Conventional static timing analysis (STA) provides only conservative upper bounds on the maximum combinational delay in digital integrated circuits, leading to suboptimal clock frequency design for high-performance processors. Method: This paper proposes a fine-grained timing analysis method based on Answer Set Programming (ASP), the first to apply ASP for exact maximum-delay modeling. We devise a nontrivial logical encoding that transforms the NP-hard global critical-path search into an efficient ASP solving problem, formally modeling both circuit topology and signal propagation. Contribution/Results: Our approach enables globally optimal delay computation. Experiments demonstrate its ability to accurately identify critical-path delays underestimated by STA, achieving significantly improved timing accuracy on standard benchmark circuits. This work establishes a new paradigm for timing-driven design of high-performance processors.
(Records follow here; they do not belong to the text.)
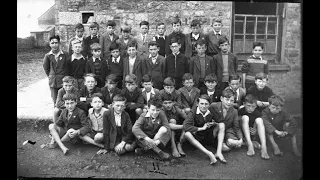 Listowel National School during War of Independence& Irish Language Revival.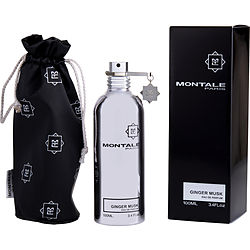 Montale Paris Ginger Musk Montale Paris Ginger Musk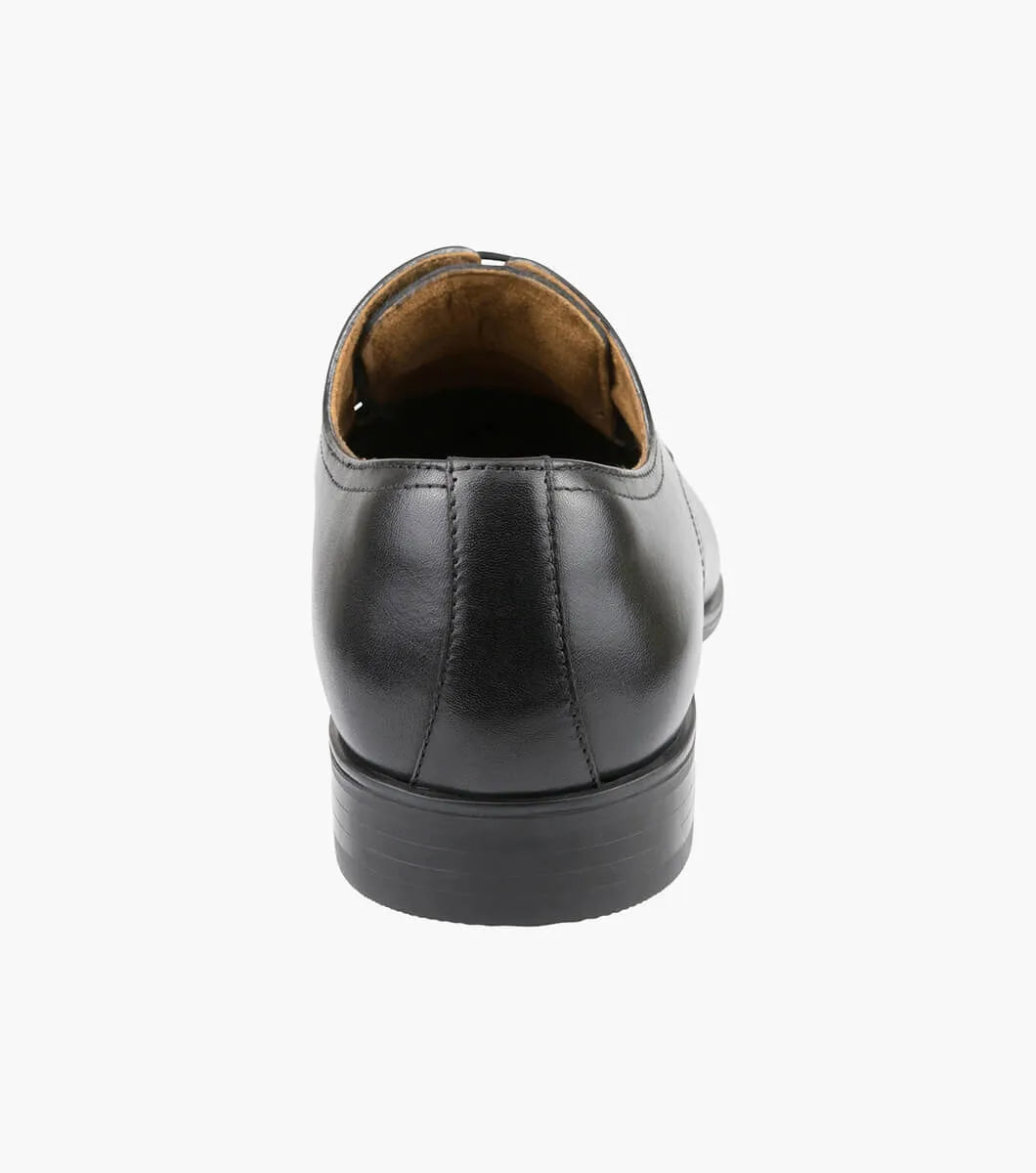 Florsheim Jackson Black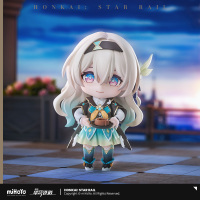 Firefly Nendoroid Figure (3)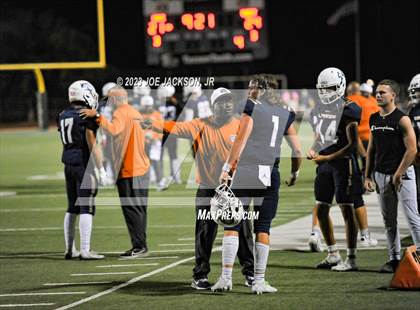 Thumbnail 3 in Tucson High Magnet School @ Cienega photogallery.
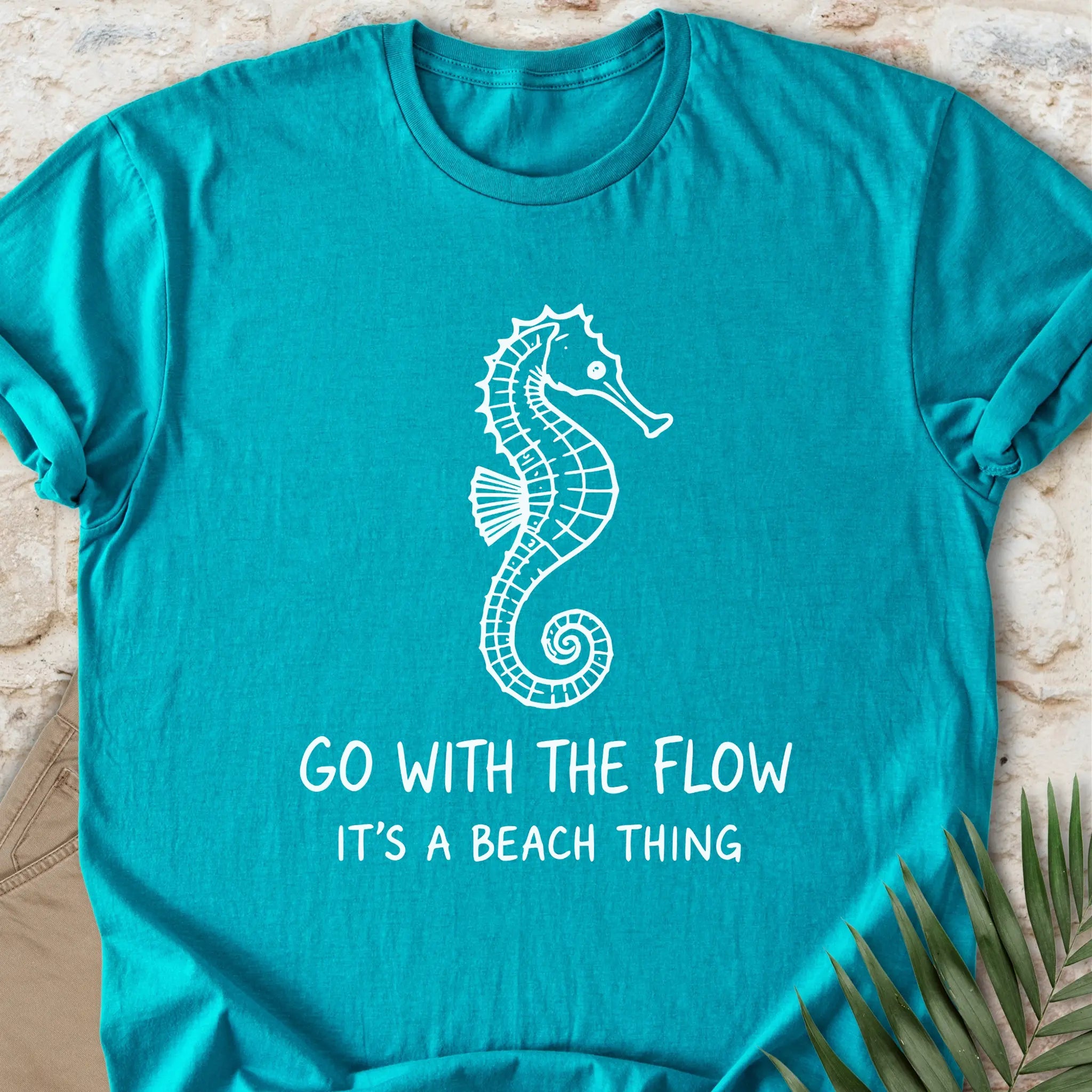 It's A Beach Thing T-shirt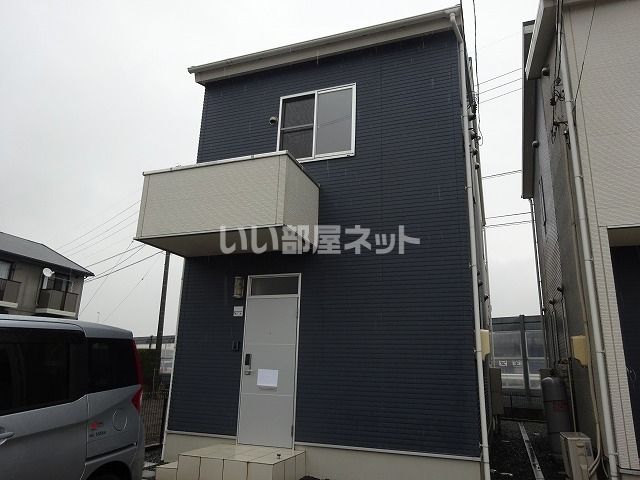 マーヴィラ プロスティの外観画像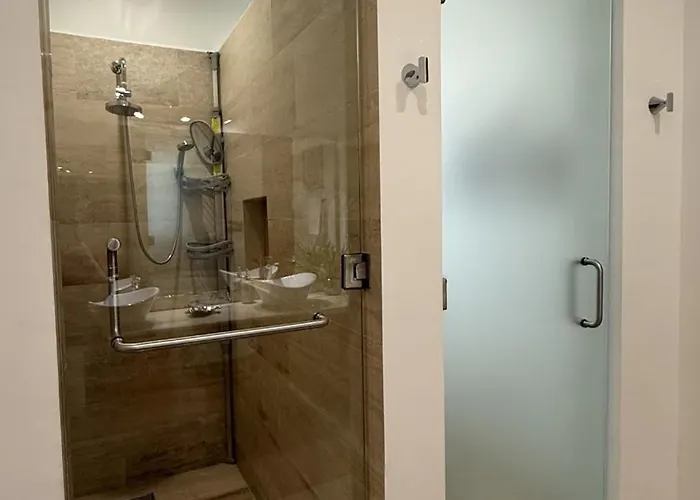 2 6 Bedroom With Pool, Rooftop Jacuzzi And View Apartamento Cabo San Lucas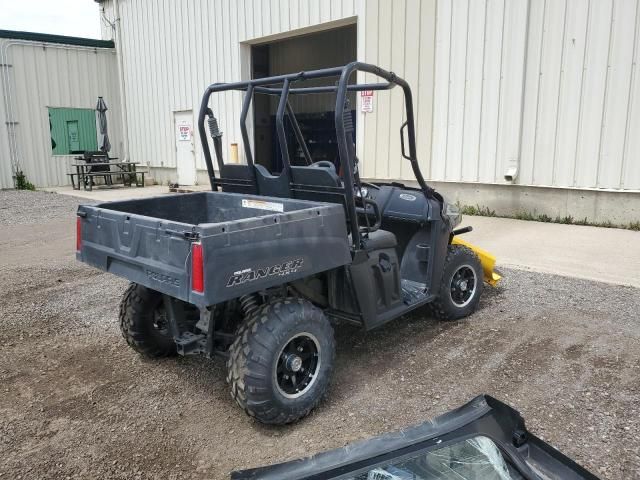 2013 Polaris Ranger 500 EFI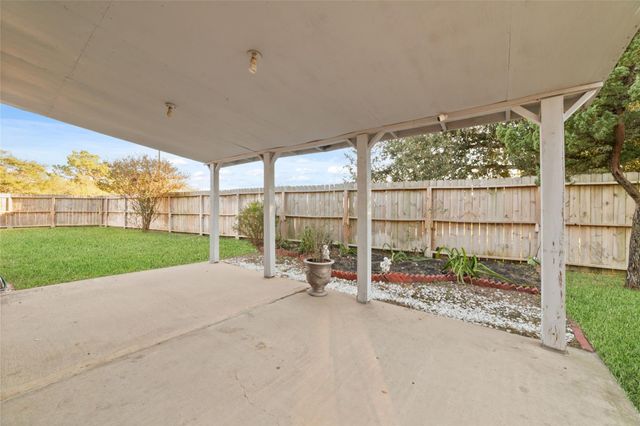 12931 Blackbrook Lane, Houston, TX 77041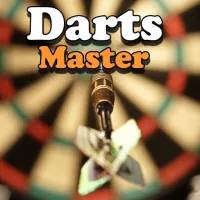 Play Darts Master now!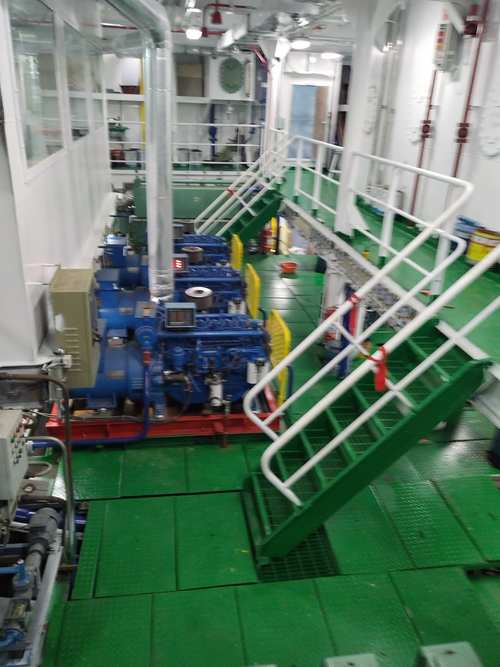 韩国船舶内装企业有何独特优势?-图2 韩国船舶内装企业有何独特优势?-图2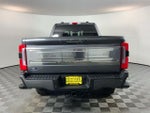 2024 F-350 Super Duty Thumbnail 5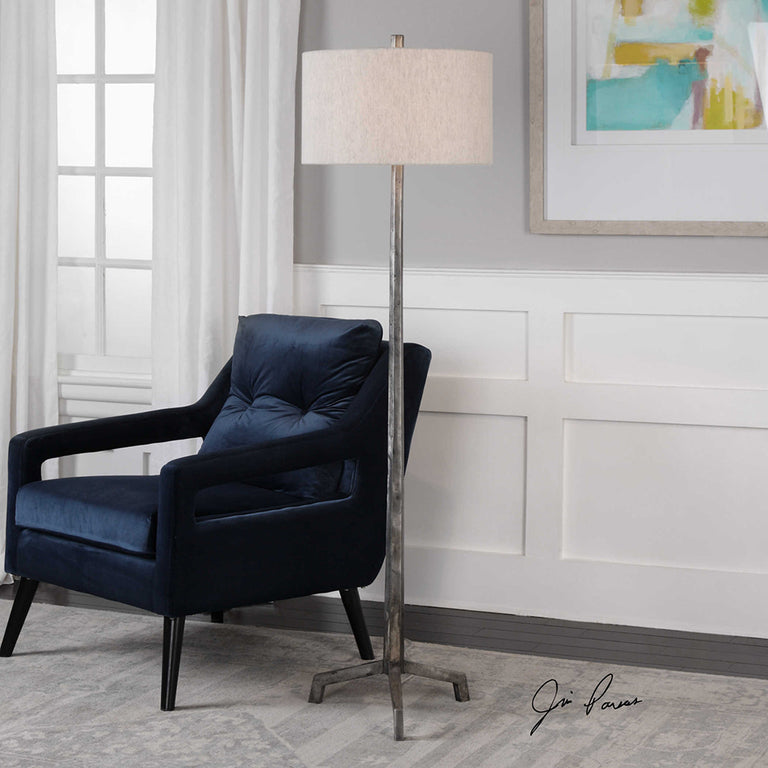 Ivor Floor Lamp - 28118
In the design of integrated circuits, one critical metric is the maximum delay introduced by combinational modules within the circuit. This delay is crucial because it represents the time required to perform a computation: in an Arithmetic-Logic Unit it represents the maximum time taken by the circuit to perform an arithmetic operation. When such a circuit is part of a larger, synchronous system, like a CPU, the maximum delay directly impacts the maximum clock frequency of the entire system. Typically, hardware designers use Static Timing Analysis to compute an upper bound of the maximum delay because it can be determined in polynomial time. However, relying on this upper bound can lead to suboptimal processor speeds, thereby missing performance opportunities. In this work, we tackle the challenging task of computing the actual maximum delay, rather than an approximate value. Since the problem is computationally hard, we model it in Answer Set Programming (ASP), a logic language featuring extremely efficient solvers. We propose non-trivial encodings of the problem into ASP. Experimental results show that ASP is a viable solution to address complex problems in hardware design.